This presentation was made at NAFEMS Americas Seminar "Engineering Analysis & Simulation in the Automotive Industry: Creating the Next Generation Vehicle Accurate Modelling for Tomorrow's Technologies".
The automotive engineering community is now confronting the largest technology transformation since its inception. This includes the electrification of powertrains for more efficient consumption and cleaner emissions, the reinvention of the battery with fast wireless charging capabilities and finally the advent of a fully autonomous vehicle. Compounding to these technology changes, the automotive companies design verification process is moving away from a major reliance on physical testing to almost a full virtual simulation product verification process. The challenges to the automotive engineers are enormous and require a significant increase in the upfront use of numerical simulation capabilities, methods and processes such they’re able to efficiently design, manufacture and deliver these very innovative technologies to the market in greater speeds than ever before.

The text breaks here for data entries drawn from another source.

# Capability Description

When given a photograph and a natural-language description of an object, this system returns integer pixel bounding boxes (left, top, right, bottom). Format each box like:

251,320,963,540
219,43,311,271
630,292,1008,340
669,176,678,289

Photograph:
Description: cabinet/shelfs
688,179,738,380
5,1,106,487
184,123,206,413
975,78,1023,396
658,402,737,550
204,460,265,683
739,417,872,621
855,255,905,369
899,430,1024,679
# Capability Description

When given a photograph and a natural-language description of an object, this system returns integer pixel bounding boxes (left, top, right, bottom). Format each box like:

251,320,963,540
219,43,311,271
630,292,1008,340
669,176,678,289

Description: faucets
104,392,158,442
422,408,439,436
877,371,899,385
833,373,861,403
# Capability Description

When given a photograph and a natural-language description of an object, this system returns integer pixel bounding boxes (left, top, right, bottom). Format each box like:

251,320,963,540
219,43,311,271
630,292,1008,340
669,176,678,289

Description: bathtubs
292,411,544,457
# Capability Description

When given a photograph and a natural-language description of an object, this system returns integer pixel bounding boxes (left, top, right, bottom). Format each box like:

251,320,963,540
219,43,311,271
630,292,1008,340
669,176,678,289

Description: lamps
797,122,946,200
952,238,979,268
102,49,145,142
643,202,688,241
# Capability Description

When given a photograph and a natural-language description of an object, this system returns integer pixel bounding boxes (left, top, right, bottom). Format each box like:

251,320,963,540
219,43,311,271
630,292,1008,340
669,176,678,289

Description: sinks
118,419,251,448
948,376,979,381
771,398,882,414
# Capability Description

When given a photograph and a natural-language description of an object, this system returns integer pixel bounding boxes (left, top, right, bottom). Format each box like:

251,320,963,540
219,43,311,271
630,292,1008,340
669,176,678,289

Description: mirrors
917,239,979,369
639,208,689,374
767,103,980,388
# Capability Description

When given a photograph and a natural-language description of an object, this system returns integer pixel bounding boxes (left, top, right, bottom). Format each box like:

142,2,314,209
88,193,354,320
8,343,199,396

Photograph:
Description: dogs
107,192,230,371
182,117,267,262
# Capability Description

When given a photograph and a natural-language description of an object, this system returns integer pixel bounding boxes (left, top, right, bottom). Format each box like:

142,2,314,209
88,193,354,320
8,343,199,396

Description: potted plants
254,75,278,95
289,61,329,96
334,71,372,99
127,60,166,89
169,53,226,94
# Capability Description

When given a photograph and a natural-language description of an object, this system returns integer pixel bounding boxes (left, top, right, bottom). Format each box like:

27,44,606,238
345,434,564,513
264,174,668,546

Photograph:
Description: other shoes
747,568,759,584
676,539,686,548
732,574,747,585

Advanced driver assistance systems, or ADAS, are designed to automate, adapt and enhance in-vehicle systems for road safety and improved driving experience. Multiple technologies are used to determine the vehicle surrounding conditions and to notify, alert, warn or control the vehicle if needed in order to support avoiding an accident or to provide a comfortable ride. These technologies require substantial simulation diversity and computational resources to achieve satisfactory product quality.
ADAS research areas can be grouped into five key technologies: (i) visual sensing via multi-cameras and computer recognition; (ii) sensing via LiDAR (Light Detection and Ranging), commonly used to make high resolution maps, and RADAR (Radio Detection and Ranging), used to detect other vehicles and objects in the vicinity but with a longer range; (iii) connectivity framework, providing geographic and traffic information, as well as peer-to-peer communication; (iv) artificial intelligence (AI) and machine learning (ML) algorithms to provide vehicle autonomy; and (v) automotive human machine interface (HMI) design.
Automotive manufacturers and tier-1 suppliers develop and validate ADAS in three ways: (i) testing the system on a prototype vehicle directly on the road; (ii) on a test-bench combining computer simulations of virtual vehicles or real-time embedded control systems with physical components, a technique more commonly known as hardware-in-the-loop simulation (HILs); or by (iii) using CAE simulation tools to model the physics of the complete vehicle or vehicle system under a wide range of different test scenarios.
Historically, most of the CAE simulation tools used for ADAS are run using a low number of core processors, typically 1 to 8 CPUs; either due to models that don’t require complex numerical methods for the engineering problems or mathematical physics that needs to be solved, or due to having model setups that rely on having fast communication speeds between the CPU and an embedded system or physical hardware connected to it. This limitation has forced some manufacturers to evaluate their models in only a handful of different scenarios from the broad spectrum of driving conditions their system might face on the field or to delay their development cycle on a market that is booming. Others, have started to look into leveraging high-performance computing (HPC) clusters to be able to run many more simulation conditions and in a shorter time span.
For manufacturers that already have an HPC cluster on-premises it becomes a question of capacity and managing priority queues with other finite element simulations that typically use this resource; for those who don’t have one, it become a question of cost, having to make a significant capital investment on a fast depreciating asset without knowing what the actual demand will be on an emerging technology as ADAS. Cloud HPC technology can be used for these applications providing unlimited computational resources completely on-demand.
This presentation focuses on leveraging an advanced engineering model simulation of an ADAS workflow across multiple solvers with the HPC large scale parallelization capability on the cloud. We will discuss the challenges to overcome when deploying an ADAS workflow onto the cloud infrastructure, including user interface, networking, and data storage. We will also demonstrate the benefit of deploying ADAS workflow on the cloud through case studies and a live example.